AUSGANGSDATEN -

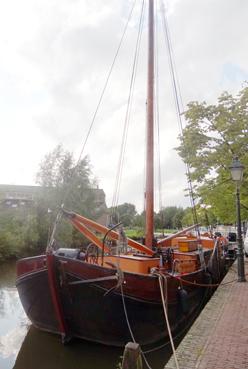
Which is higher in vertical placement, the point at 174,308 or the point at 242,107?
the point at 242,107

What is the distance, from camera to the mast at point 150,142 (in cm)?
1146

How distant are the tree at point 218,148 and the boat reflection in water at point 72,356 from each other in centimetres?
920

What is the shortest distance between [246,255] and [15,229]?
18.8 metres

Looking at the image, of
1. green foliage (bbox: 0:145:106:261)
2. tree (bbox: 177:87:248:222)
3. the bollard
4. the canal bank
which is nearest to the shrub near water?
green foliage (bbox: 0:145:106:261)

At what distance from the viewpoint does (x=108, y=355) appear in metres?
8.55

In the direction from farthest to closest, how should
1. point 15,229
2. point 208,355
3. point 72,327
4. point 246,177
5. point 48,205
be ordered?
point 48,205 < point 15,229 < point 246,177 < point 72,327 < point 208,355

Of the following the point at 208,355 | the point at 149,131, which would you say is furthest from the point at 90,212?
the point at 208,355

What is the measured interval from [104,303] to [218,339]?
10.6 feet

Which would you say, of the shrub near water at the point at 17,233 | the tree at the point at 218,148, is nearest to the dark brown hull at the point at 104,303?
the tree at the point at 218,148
==
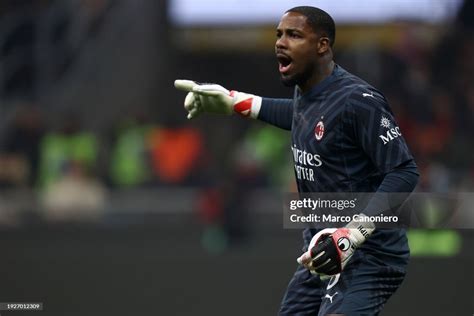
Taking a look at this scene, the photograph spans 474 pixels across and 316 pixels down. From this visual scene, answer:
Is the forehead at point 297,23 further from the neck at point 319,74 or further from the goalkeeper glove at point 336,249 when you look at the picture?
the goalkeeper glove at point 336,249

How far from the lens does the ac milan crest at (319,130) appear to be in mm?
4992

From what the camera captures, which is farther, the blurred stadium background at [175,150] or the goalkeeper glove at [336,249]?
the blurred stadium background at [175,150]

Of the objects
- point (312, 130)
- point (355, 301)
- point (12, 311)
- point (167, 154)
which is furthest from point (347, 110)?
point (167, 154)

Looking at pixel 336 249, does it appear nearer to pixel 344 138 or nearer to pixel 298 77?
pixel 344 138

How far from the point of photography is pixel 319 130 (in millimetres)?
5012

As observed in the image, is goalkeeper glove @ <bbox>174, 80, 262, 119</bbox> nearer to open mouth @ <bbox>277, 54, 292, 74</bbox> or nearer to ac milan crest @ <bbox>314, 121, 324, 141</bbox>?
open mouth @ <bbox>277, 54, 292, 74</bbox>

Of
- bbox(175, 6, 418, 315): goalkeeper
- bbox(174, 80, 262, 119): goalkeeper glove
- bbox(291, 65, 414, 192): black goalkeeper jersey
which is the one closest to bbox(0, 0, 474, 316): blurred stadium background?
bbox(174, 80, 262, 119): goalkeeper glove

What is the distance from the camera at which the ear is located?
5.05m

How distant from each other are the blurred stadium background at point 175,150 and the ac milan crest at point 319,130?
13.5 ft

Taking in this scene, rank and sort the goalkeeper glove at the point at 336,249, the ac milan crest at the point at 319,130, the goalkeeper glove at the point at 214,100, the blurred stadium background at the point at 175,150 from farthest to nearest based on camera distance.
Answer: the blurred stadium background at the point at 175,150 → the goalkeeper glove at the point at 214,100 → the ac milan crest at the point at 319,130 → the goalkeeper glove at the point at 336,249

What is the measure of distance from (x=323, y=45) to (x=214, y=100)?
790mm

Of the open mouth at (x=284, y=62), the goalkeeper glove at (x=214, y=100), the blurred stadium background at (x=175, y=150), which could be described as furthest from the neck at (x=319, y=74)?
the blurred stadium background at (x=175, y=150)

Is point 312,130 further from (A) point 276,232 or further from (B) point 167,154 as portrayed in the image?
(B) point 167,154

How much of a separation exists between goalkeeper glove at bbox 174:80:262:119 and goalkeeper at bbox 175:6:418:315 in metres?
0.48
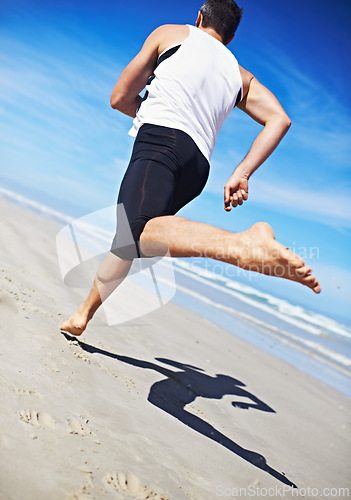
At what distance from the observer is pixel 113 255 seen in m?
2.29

GESTELLTE AUFGABE - Wiederhole aus den Daten oben wortgetreu die Zeilen von der Zeile mit „Which is higher“ bis einschließlich der Zeile mit „point 48,205 <“.

ANTWORT ZUR AUFGABE -
Which is higher in vertical placement, the point at 174,308 or the point at 242,107?
the point at 242,107

What is the distance, from camera to the mast at point 150,142 (in cm)?
1146

How distant are the tree at point 218,148 and the boat reflection in water at point 72,356 from each other in centimetres?
920

What is the shortest distance between [246,255] and [15,229]?
18.8 metres

Looking at the image, of
1. green foliage (bbox: 0:145:106:261)
2. tree (bbox: 177:87:248:222)
3. the bollard
4. the canal bank
which is nearest to the shrub near water?
green foliage (bbox: 0:145:106:261)

At what distance from the viewpoint does (x=108, y=355) appear in metres?
8.55

In the direction from farthest to closest, how should
1. point 15,229
2. point 208,355
3. point 72,327
4. point 246,177
5. point 48,205
be ordered?
point 48,205 < point 15,229 < point 246,177 < point 72,327 < point 208,355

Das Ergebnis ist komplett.